What the exercise asks:
Pull out and copy every line in the records below that contains the word "space". Case must match.

[BEGIN Records to process]

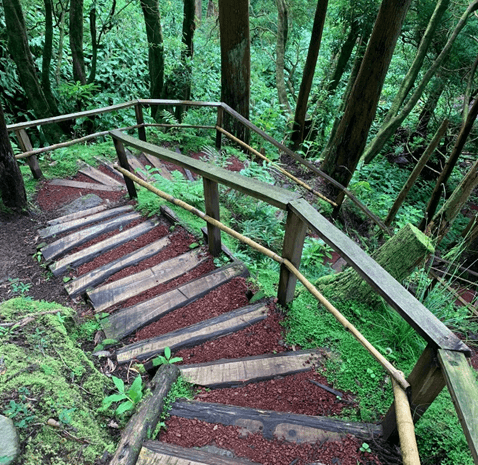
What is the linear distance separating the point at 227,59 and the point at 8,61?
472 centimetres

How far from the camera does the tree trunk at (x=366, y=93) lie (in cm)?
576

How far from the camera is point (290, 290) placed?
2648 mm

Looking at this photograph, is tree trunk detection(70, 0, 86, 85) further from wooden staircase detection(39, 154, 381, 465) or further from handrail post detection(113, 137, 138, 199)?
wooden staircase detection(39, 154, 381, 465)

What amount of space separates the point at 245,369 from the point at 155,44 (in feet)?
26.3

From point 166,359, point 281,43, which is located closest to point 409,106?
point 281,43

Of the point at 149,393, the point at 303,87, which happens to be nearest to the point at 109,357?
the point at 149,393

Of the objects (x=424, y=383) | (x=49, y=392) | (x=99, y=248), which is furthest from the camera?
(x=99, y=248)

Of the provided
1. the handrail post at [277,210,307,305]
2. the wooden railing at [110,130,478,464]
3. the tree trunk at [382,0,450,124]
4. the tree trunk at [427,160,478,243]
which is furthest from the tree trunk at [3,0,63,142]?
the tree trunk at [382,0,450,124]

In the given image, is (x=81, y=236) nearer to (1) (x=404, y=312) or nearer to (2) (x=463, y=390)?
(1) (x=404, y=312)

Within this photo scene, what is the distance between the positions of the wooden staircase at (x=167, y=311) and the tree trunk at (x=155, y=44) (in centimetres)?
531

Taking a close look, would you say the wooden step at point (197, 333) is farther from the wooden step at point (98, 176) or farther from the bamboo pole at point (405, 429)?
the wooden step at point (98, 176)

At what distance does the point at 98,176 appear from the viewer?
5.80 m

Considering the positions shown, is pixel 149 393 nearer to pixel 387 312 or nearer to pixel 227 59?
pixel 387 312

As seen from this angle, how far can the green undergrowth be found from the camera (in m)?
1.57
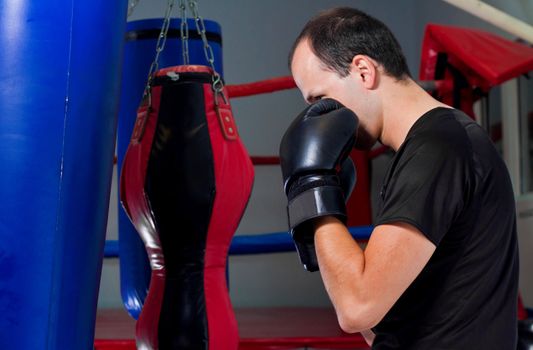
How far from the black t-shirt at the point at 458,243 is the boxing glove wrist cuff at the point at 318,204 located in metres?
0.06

[END Records to process]
[BEGIN Records to process]

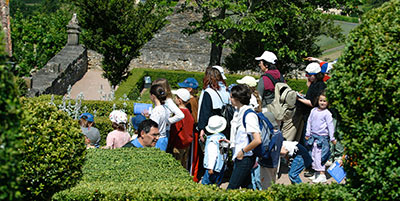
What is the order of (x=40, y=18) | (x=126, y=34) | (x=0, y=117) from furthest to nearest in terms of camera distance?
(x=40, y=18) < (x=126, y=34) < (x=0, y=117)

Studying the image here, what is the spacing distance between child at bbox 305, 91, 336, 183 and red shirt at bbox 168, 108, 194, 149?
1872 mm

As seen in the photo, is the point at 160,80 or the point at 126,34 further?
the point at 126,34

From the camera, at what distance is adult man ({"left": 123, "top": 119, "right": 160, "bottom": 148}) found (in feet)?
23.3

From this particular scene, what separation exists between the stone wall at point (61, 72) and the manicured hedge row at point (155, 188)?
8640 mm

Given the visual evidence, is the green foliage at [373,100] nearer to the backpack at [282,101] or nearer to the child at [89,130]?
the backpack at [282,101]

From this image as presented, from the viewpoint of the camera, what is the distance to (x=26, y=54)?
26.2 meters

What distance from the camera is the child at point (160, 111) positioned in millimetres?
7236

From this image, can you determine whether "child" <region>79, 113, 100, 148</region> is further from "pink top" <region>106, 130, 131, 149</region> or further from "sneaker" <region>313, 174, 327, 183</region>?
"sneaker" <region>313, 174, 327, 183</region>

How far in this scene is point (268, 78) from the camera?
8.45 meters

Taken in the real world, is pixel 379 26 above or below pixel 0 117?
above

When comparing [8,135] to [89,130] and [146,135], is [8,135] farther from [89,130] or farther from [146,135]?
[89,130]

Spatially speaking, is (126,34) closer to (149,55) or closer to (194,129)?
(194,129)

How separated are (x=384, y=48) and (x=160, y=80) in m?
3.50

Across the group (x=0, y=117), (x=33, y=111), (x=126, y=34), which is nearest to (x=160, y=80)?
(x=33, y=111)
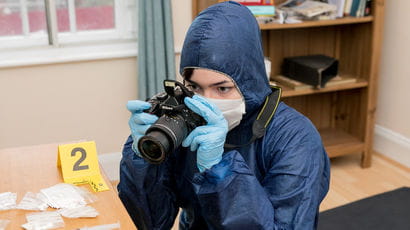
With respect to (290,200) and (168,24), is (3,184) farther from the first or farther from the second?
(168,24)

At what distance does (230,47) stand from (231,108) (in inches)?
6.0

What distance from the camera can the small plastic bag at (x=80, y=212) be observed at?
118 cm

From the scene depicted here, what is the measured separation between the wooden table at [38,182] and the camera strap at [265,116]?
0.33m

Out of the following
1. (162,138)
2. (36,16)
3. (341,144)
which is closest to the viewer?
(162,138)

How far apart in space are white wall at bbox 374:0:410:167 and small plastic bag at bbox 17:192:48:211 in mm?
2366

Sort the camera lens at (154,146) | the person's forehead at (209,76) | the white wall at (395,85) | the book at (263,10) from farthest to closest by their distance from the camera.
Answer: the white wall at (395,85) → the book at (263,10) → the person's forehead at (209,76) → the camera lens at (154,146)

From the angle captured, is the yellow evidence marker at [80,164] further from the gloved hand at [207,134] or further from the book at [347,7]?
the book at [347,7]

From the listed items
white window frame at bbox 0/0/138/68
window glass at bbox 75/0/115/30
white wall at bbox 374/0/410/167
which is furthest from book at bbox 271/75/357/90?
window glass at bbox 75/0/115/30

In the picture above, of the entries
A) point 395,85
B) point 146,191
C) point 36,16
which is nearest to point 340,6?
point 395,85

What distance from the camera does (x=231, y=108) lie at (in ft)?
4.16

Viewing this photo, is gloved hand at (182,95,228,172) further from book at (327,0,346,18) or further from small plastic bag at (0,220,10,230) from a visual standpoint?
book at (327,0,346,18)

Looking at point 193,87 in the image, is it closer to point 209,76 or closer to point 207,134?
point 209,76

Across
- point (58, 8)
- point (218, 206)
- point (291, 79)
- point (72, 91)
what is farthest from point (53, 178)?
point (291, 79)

[END Records to process]

Exercise result:
What amount of space separates the point at 245,369 from the point at 155,44 (in feet)?
How far apart in space are white wall at bbox 374:0:410:167 and small plastic bag at bbox 17:192:48:211 in mm?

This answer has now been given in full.